The following commit(s) were added to refs/heads/master by this push:
     new f14a6787c feat: Prevent UnionArray with Repeated Type IDs (#4070)
f14a6787c is described below

commit f14a6787cae77d9eb7d44a8cbb71d9fcc9f8365a
Author: Alex Huang <hu...@gmail.com>
AuthorDate: Thu Apr 13 00:24:43 2023 +0200

    feat: Prevent UnionArray with Repeated Type IDs (#4070)
    
    * feat: Prevent UnionArray with Repeated Type IDs
    
    * fix format
    
    * add tests
    
    * use should_panic
    
    * fix clippy
---
 arrow-schema/src/datatype.rs | 16 ++++++++++++++++
 arrow-schema/src/fields.rs   | 15 ++++++++++++++-
 2 files changed, 30 insertions(+), 1 deletion(-)

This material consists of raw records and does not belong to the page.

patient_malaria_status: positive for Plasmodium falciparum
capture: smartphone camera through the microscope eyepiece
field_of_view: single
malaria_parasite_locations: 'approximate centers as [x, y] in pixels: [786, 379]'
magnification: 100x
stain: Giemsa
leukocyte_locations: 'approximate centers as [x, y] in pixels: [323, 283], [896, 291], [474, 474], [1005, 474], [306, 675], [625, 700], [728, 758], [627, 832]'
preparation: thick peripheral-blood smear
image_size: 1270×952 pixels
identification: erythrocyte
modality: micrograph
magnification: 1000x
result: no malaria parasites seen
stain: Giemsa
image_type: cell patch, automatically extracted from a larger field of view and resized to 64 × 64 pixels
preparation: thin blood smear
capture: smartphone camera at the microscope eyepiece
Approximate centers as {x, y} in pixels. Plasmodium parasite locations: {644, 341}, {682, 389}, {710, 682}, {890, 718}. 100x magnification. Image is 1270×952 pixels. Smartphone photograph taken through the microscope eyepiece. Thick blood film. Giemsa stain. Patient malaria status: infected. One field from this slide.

diff --git a/arrow-schema/src/datatype.rs b/arrow-schema/src/datatype.rs
index 64e8d0e77..0bbd64f30 100644
--- a/arrow-schema/src/datatype.rs
+++ b/arrow-schema/src/datatype.rs
@@ -742,4 +742,20 @@ mod tests {
     fn size_should_not_regress() {
         assert_eq!(std::mem::size_of::<DataType>(), 24);
     }
+
+    #[test]
+    #[should_panic(expected = "duplicate type id: 1")]

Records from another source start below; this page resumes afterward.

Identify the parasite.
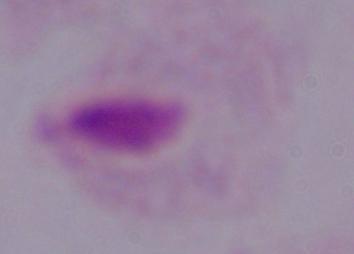

This is a trichomonad.

1000x magnification. Photomicrograph.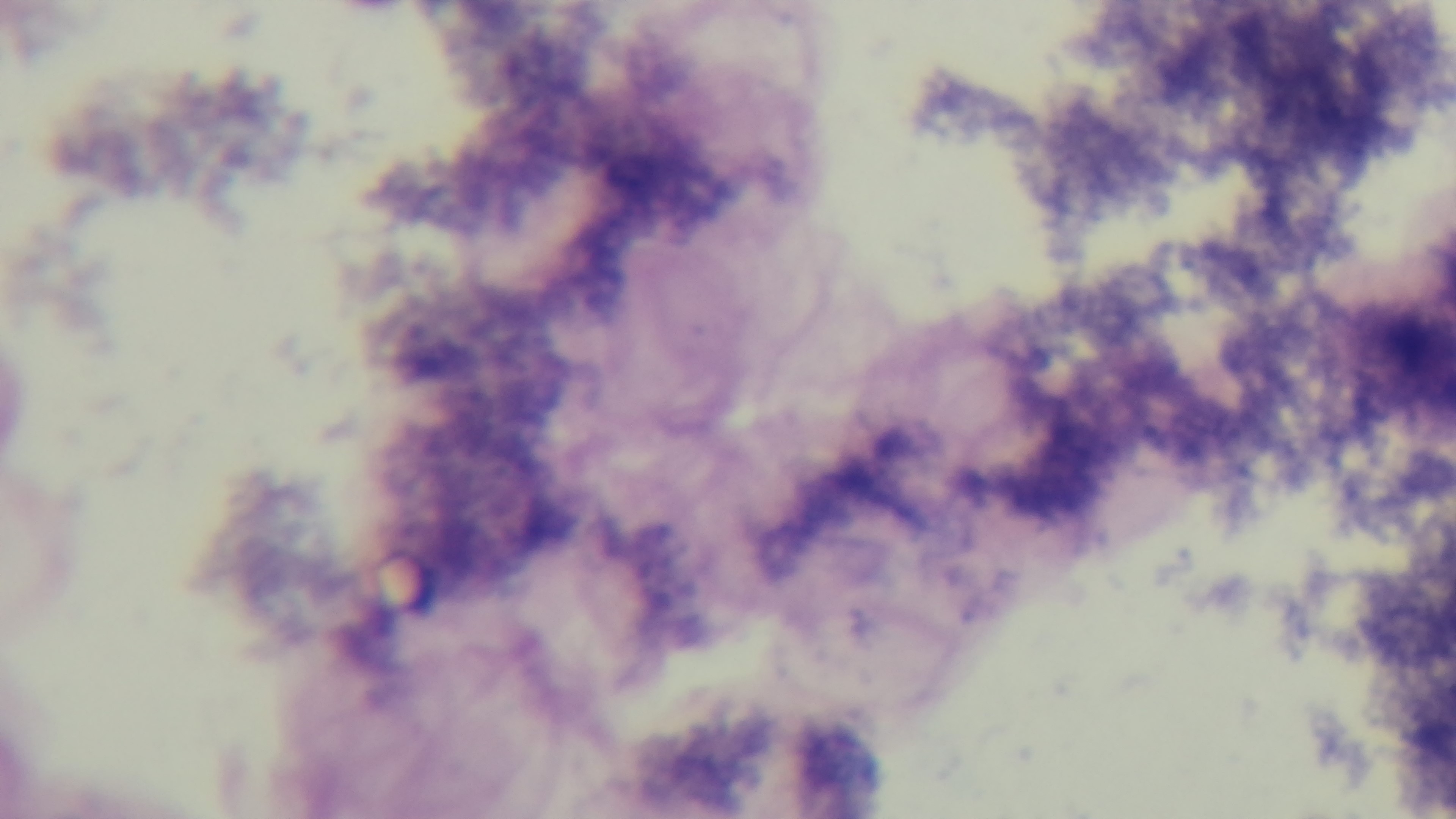

Summary:
  - Field of view: single
  - Objective: 100x oil immersion
  - Preparation: thick smear
  - Capture: mounted 4K digital camera
  - Stain: Giemsa
  - Modality: light microscopy
  - Malaria status: uninfected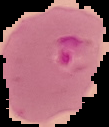
Malaria status: parasitized. Cell region segmented out of the field of view; the surrounding area is masked to black. From a thin blood smear. Image is 109×127 pixels.Identify the blood parasite species.
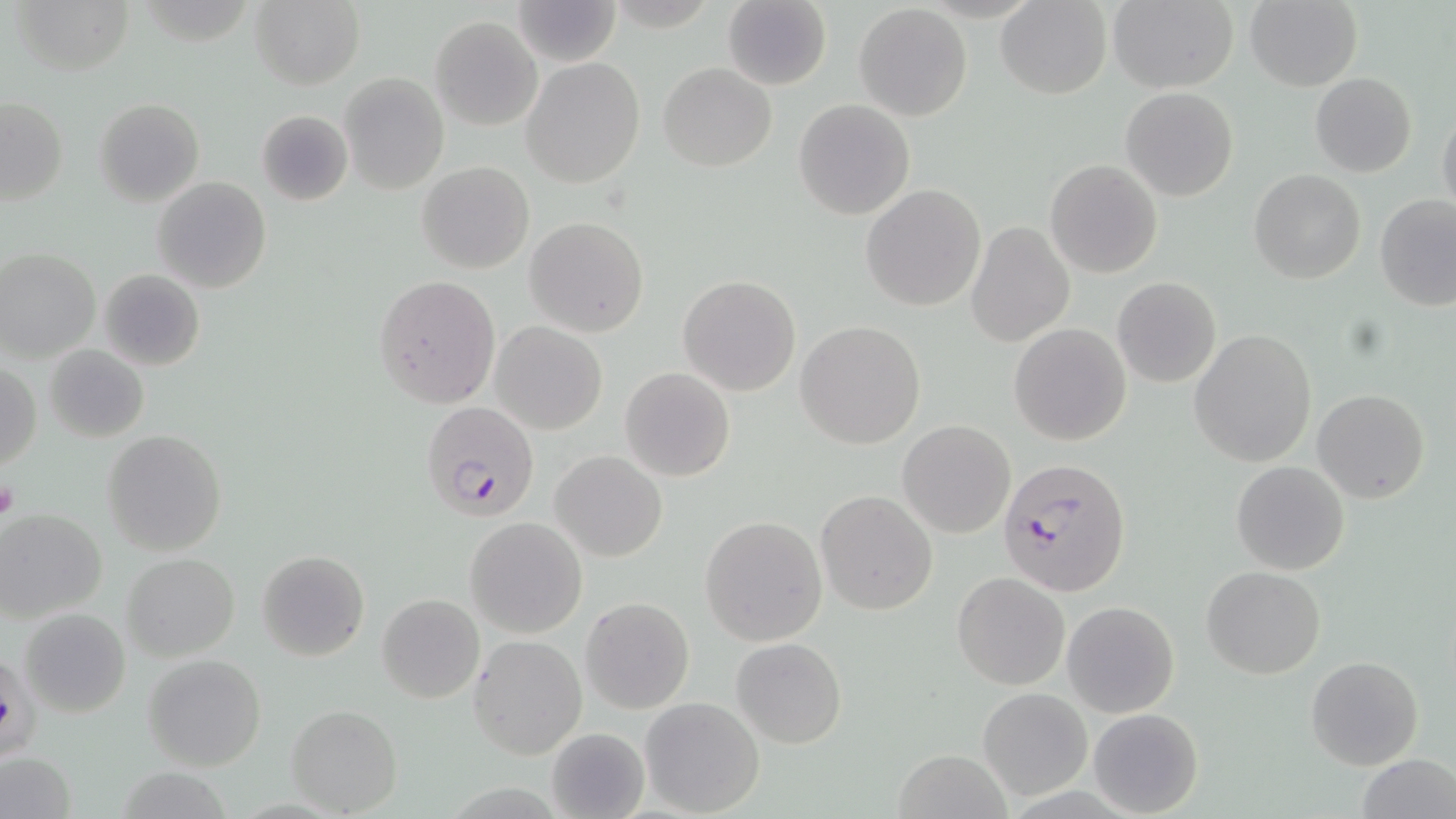
Plasmodium falciparum.

stain = May-Grünwald-Giemsa
field of view = single
modality = optical microscopy
Plasmodium falciparum-infected red blood cell locations = approximate bounding boxes as named x1/y1/x2/y2 corners in pixels: (x1=421, y1=401, x2=541, y2=521), (x1=998, y1=457, x2=1132, y2=597)
platelet locations = approximate bounding boxes as named x1/y1/x2/y2 corners in pixels: (x1=0, y1=476, x2=20, y2=523)
magnification = 1000x
preparation = thin blood smear
image size = 1456×819 pixels
uninfected red blood cell locations = approximate bounding boxes as named x1/y1/x2/y2 corners in pixels: (x1=9, y1=0, x2=134, y2=74), (x1=513, y1=0, x2=621, y2=66), (x1=995, y1=0, x2=1111, y2=100), (x1=1108, y1=0, x2=1241, y2=93), (x1=1245, y1=0, x2=1363, y2=92), (x1=249, y1=1, x2=365, y2=88), (x1=721, y1=1, x2=832, y2=90), (x1=854, y1=4, x2=973, y2=121), (x1=431, y1=15, x2=542, y2=130), (x1=520, y1=56, x2=645, y2=188), (x1=659, y1=63, x2=776, y2=171), (x1=1310, y1=72, x2=1416, y2=177), (x1=339, y1=73, x2=448, y2=194), (x1=1121, y1=87, x2=1238, y2=202), (x1=0, y1=96, x2=68, y2=204), (x1=94, y1=97, x2=204, y2=206), (x1=793, y1=99, x2=914, y2=220), (x1=1437, y1=107, x2=1456, y2=219), (x1=256, y1=110, x2=353, y2=205), (x1=1046, y1=159, x2=1162, y2=278), (x1=417, y1=161, x2=534, y2=275), (x1=1248, y1=169, x2=1365, y2=284), (x1=153, y1=176, x2=271, y2=293), (x1=861, y1=185, x2=986, y2=312), (x1=1372, y1=193, x2=1456, y2=311), (x1=525, y1=217, x2=649, y2=338), (x1=965, y1=220, x2=1076, y2=347), (x1=0, y1=248, x2=100, y2=363), (x1=97, y1=269, x2=206, y2=372), (x1=677, y1=274, x2=802, y2=396), (x1=375, y1=276, x2=500, y2=407), (x1=1112, y1=277, x2=1222, y2=388), (x1=796, y1=320, x2=925, y2=449), (x1=490, y1=321, x2=607, y2=435), (x1=1009, y1=322, x2=1131, y2=445), (x1=1189, y1=329, x2=1316, y2=467), (x1=43, y1=343, x2=148, y2=443), (x1=1, y1=364, x2=41, y2=470), (x1=620, y1=367, x2=735, y2=481), (x1=1313, y1=389, x2=1431, y2=504), (x1=897, y1=420, x2=1016, y2=538), (x1=102, y1=429, x2=228, y2=556), (x1=551, y1=450, x2=667, y2=562), (x1=1231, y1=461, x2=1349, y2=574), (x1=815, y1=490, x2=938, y2=615), (x1=1, y1=509, x2=108, y2=622), (x1=700, y1=515, x2=827, y2=647), (x1=465, y1=517, x2=586, y2=639), (x1=257, y1=549, x2=369, y2=662), (x1=121, y1=552, x2=240, y2=661), (x1=1201, y1=565, x2=1326, y2=679), (x1=952, y1=572, x2=1071, y2=691), (x1=377, y1=593, x2=485, y2=704), (x1=580, y1=597, x2=695, y2=714), (x1=1062, y1=602, x2=1179, y2=718), (x1=20, y1=608, x2=131, y2=717), (x1=468, y1=636, x2=587, y2=760), (x1=732, y1=637, x2=846, y2=749), (x1=144, y1=655, x2=266, y2=770), (x1=1305, y1=656, x2=1426, y2=771), (x1=976, y1=686, x2=1094, y2=800), (x1=639, y1=697, x2=766, y2=818), (x1=286, y1=705, x2=402, y2=816), (x1=1088, y1=707, x2=1204, y2=817), (x1=546, y1=727, x2=650, y2=819), (x1=895, y1=748, x2=1012, y2=819), (x1=0, y1=751, x2=77, y2=819), (x1=1355, y1=756, x2=1456, y2=819)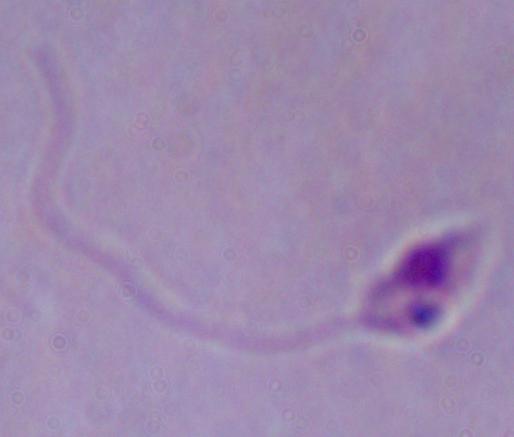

+    fn test_union_with_duplicated_type_id() {
+        let type_ids = vec![1, 1];
+        let _union = DataType::Union(
+            UnionFields::new(
+                type_ids,
+                vec![
+                    Field::new("f1", DataType::Int32, false),
+                    Field::new("f2", DataType::Utf8, false),
+                ],
+            ),
+            UnionMode::Dense,
+        );
+    }
 }
diff --git a/arrow-schema/src/fields.rs b/arrow-schema/src/fields.rs
index b93735328..07e9abeee 100644
--- a/arrow-schema/src/fields.rs
+++ b/arrow-schema/src/fields.rs
@@ -186,7 +186,20 @@ impl UnionFields {
         T: IntoIterator<Item = i8>,
     {
         let fields = fields.into_iter().map(Into::into);
-        type_ids.into_iter().zip(fields).collect()

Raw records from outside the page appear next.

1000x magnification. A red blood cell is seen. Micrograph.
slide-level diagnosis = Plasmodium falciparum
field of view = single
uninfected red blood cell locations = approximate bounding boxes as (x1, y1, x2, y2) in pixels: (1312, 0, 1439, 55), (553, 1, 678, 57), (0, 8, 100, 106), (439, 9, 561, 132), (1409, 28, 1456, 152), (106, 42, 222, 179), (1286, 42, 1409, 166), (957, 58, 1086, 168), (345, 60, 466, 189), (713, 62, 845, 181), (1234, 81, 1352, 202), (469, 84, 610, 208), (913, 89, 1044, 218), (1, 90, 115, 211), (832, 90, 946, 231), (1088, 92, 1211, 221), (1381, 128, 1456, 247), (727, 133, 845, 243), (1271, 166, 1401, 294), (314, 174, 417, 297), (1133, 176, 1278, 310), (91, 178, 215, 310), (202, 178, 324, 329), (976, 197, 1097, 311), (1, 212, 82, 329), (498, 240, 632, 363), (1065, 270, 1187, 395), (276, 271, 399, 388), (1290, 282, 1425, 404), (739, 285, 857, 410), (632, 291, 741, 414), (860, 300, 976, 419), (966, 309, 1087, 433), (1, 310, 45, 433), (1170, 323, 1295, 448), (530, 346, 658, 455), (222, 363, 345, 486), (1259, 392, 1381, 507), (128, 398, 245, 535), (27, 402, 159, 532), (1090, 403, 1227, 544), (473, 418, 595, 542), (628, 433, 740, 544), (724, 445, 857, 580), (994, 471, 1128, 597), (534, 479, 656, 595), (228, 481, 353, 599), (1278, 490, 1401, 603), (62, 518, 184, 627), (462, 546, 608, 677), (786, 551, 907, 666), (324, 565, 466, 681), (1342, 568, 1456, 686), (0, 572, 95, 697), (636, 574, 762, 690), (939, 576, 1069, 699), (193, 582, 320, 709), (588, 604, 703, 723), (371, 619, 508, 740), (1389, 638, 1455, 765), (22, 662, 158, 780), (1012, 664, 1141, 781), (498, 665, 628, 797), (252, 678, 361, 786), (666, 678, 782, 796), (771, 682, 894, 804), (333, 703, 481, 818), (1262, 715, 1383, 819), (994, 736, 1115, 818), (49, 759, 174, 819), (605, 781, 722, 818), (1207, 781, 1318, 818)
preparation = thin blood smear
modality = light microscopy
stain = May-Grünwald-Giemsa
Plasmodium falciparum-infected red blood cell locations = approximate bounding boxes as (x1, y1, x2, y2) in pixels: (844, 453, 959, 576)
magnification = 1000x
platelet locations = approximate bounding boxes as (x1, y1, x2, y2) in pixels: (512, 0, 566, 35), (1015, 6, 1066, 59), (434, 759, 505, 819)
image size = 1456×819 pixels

+        let mut set = 0_u128;
+        type_ids
+            .into_iter()
+            .map(|idx| {
+                let mask = 1_u128 << idx;
+                if (set & mask) != 0 {
+                    panic!("duplicate type id: {}", idx);
+                } else {
+                    set |= mask;
+                }
+                idx
+            })
+            .zip(fields)
+            .collect()
     }
 
     /// Return size of this instance in bytes.